После такого вторичного неудачного приступа осада монастыря снова затянулась на неопределенное время. Воевода Мещеринов, опасаясь, что за этим проклятым "Соловецким сидением" его русая головушка успеет подернуться инеем седины, бил челом о подмоге ратными людьми, и к нему прислали в помощь около восьмисот свежих стрельцов, двинских и холмогорских. Поглядели и эти стрельцы на серые стены, по которым от времени до времени двигались темные тени, посмотрели, покачали головами и в душе пришли к тому же заключению, что и прежние: "За что, мол, про что старцев божьих тревожат? Вон как голосно за стенами звонят святые колокола, молятся, знать, старцы, не дурно какое чинят, а Богу работают... вон и голубки над монастырем полетывают, и ластушки-касатушки вокруг церквей пореивают, таково хорошо там, а мы разорять их пришли... али мы нехристи?"

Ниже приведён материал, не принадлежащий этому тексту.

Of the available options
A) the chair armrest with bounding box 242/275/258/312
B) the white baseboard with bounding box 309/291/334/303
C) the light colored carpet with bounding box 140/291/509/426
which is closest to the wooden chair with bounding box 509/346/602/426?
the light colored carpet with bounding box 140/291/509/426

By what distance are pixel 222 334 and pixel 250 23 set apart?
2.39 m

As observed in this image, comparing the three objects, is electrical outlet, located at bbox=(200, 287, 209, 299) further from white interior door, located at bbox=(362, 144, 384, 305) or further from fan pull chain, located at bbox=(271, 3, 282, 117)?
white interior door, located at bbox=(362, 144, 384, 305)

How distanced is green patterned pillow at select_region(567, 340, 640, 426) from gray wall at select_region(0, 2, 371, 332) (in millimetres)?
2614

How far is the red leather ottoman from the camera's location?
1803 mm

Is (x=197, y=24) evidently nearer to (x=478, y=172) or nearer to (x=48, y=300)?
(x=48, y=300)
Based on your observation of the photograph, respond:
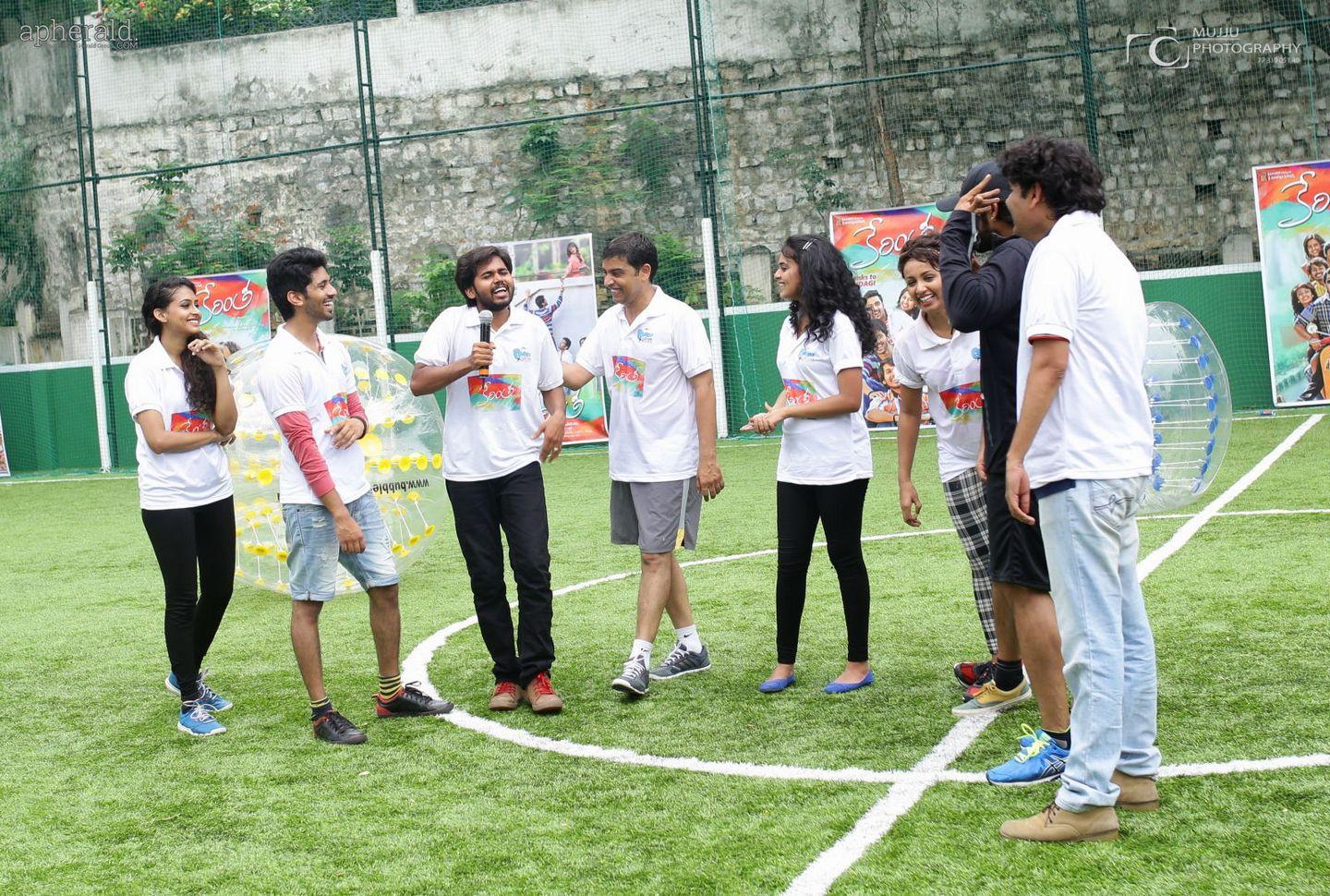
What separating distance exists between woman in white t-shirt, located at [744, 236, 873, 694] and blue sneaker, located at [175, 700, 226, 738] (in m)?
2.17

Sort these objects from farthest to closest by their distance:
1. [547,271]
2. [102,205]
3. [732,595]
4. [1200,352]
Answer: [102,205] → [547,271] → [732,595] → [1200,352]

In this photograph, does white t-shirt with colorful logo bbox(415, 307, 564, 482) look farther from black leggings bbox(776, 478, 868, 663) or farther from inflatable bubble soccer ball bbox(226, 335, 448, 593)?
inflatable bubble soccer ball bbox(226, 335, 448, 593)

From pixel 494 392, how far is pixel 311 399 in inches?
29.8

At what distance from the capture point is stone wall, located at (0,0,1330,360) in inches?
735

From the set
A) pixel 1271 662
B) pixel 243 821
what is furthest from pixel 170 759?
pixel 1271 662

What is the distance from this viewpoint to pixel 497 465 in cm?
575

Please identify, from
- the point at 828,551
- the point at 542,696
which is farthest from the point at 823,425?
the point at 542,696

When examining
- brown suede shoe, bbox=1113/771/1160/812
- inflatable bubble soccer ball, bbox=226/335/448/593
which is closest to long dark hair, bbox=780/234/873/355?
brown suede shoe, bbox=1113/771/1160/812

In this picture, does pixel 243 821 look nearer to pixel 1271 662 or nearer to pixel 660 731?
pixel 660 731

И потянулась вялая, неохотная осада, потянулось бесконечное время. Лето же, как назло, выдалось жаркое, душное, парящее, какое только способен создать сырой, водянистый Север. Стрельцам почти постоянно приходилось проводить время в окопах, в сырых и душных землянках, и только по ночам они могли выползать из своих берлог, чтобы подышать воздухом; а то покажись только днем, так со стен монастыря того и гляди угостят пулей, а соберись стрельцы кучкой, так и галанскими орехами черная братия попотчует. И из-за чего, думалось стрельцам, вся эта истома? Чем провинились старцы? Что крестному-то истовым крестятся, не щепотью, так вина эта не больно винная: эта вина не в вину. Недаром отцы и деды двумя персты крестились, а они были не глупее сынов-от да внуков своих. Да и то сказать: так оно со старины повелось, так бы ему и стоять. Дак нет! Завелись умники: знаем-де на чем свинья хвост носит. Эко диво! Али московские чудотворцы: Петр, Лексей, Иона и Филипп щепотью крестились, что в святые угодили, у Христа в переднем углу сидят? Да и кто ныне пристал к этим новинам? Али люди? Самые что ни на есть дрянные людишки, вот кто пристал к новинам к этим. Кому все равно, как ни молись, тот на эти новины пошел, кто и в церкву-то мало хаживал, али кому выслужиться захотелось, на виду стать, вот кто эти новинники. Статочное ли дело свою веру менять! Кто в своей вере не крепок, тот царю, как и Богу, плохой слуга: дурно у него на уме, корысть, а не вера. Стояла допрежь сего Русь на двух перстах, а как она будет стоять на трех, про то бабушка надвое сказала. Вот хотя бы взять самих нас, стрельцов. Коли мы не хрестьяне были? Коли мы за церковь да за великого государя не стояли? Мы и теперь стоим, да только хромлем, вот что! Мы крест целовали служить великому государю верой и правдой: мы крест целовали по-старому, истово, на двух перстах, а не на трех. А теперь велят молиться тремя персты. Али это дело? Ну, и молимся супротив шерсти, велено, так не ломать же крестного целованья в угоду сатане. А сунься-ко дома с тремя персты, так бабы, стрельчихи, рогачами ребра пересчитают, а то и хуже: на постель тебя баба к себе не пустит. Баба не то что наш брат мужик: нам, случается, и лба недосуг перекрестить, а баба ни-ни! Баба божья работница, баба блюдет старую веру и соблюдает ее. А поди, заставь бабу креститься по-новому, так она и скажет-зась! А то на! Старцы вон нам поперек дороги стали, чудеса, да и только.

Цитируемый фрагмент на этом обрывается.